The term “culminating point” in military operations describes the stage of an offensive at which the heretofore successful attacker is about to outrun his advantages, whether in numbers, materiel or psychological leverage on the defender. If a commander recognizes the culminating point and resists the temptation to push beyond it, he pauses to reorganize, resupply, and refresh his force before renewing the attack. But the commander who cannot resist the temptation of a complete and immediate victory right away risks losing everything.
In Syria, Vladimir Putin and his generals recognized that their brutally successful counter-offensive against the divided opposition was approaching a culminating point—not for the Russian air force, but for the ground forces engaged, an unsteady mix of Syrians, Iranians, Hezbollah fighters, and Russian advisors. So, with spectacular cynicism, Putin agreed to a “cessation of hostilities” on terms so porous that the Assad coalition could pause for breath and consolidate its gains, while Russian fighter-bombers continue to attack “terrorists” and prevent the opposition from catching its wind. Make no mistake: The Russian-backed Assad regime’s offensive is merely on hold (having already achieved several strategic goals, including discrediting the U.S. military and NATO).

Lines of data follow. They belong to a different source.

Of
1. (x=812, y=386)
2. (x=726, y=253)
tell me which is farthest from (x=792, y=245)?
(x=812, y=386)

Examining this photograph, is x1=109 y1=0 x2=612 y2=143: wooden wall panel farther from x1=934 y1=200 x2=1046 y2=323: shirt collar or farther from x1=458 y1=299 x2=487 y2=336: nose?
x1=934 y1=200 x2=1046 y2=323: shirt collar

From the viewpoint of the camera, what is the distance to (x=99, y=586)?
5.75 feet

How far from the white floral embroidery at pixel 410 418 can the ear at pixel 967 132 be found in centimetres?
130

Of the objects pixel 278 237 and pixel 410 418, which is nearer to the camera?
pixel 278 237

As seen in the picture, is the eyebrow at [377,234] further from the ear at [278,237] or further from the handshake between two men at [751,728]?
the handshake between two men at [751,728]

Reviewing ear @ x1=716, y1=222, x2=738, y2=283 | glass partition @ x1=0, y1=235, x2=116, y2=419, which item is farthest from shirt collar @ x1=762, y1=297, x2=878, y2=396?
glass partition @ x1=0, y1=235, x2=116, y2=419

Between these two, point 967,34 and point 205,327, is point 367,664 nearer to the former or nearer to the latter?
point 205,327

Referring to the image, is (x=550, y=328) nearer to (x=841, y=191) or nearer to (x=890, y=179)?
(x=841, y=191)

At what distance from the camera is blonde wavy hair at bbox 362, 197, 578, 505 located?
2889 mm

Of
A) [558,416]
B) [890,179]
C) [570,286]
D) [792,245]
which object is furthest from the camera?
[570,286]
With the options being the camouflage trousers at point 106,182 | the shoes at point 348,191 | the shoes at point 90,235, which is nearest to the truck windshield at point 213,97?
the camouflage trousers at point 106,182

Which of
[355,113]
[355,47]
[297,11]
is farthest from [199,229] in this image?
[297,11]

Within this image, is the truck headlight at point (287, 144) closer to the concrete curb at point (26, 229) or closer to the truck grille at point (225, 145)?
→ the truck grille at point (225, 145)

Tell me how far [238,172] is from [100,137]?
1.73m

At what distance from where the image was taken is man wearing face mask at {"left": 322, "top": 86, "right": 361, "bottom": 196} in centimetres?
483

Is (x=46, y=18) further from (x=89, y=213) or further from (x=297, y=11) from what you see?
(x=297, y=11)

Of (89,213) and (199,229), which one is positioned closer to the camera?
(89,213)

A classic, ultimately positive example from the past of a victorious force reaching a culminating point and being halted in time was the advance of General George S. Patton’s Third Army across northern France in the late summer and autumn of 1944. Patton’s rapid advance shattered German defensive efforts, but verged on running out of sufficient fuel. Denying Patton’s request for priority resupply (which would have deprived rival commanders), General Eisenhower forced a measured pause while flanking Allied armies caught up and combat service support elements developed reliably robust logistics to support the resumption of a broad offensive. The Allies won.
Examples of commanders who have pushed beyond operational or strategic culminating points, only to fail disastrously (even against weaker enemies) are, literally, legion. Two millennia ago, the Roman legions under Varus pushed too deeply into the German wilderness, until they had exhausted themselves and lost secure lines of retreat. Under Arminius, the German tribes inflicted one of the worst defeats on Rome in its imperial history. Even centuries earlier, Persian rulers had pushed past strategic culminating points in their invasions of Greece, and Alexander drove his army to an extreme that was psychologically and physically unsustainable, leading to his all-but-catastrophic withdrawal from the Indus.
More recently, Napoleon’s army, diminished by the need to leave behind garrisons and gnawed by disease, reached its culminating point at Borodino, but, mesmerized by the nearness of Moscow, Napoleon drove on and met the culminating point not just of a war, but of his career. Thirteen decades later, Hitler would make a nearly identical mistake. Even Field Marshall Erwin Rommel lacked the mental and moral discipline to halt his drive against Egypt as his forces grew ever more fragile logistically. The result was his decisive defeat at El Alamein. Gamblers win battles, but disciplined judgment wins wars.
Putin has internalized the military legacy of his own country, from Charles XII of Sweden’s disastrous advance to Poltava—one of the worst over-extensions in history—to General Brussilov’s operationally brilliant, strategically futile offensive in World War I. Now Putin deserves credit for having the rigor to restrain his own aggressive character and pause when it was time, skillfully gaining not only time to consolidate on the ground, but a disarming victory in the weak-limbed world of diplomacy, as well.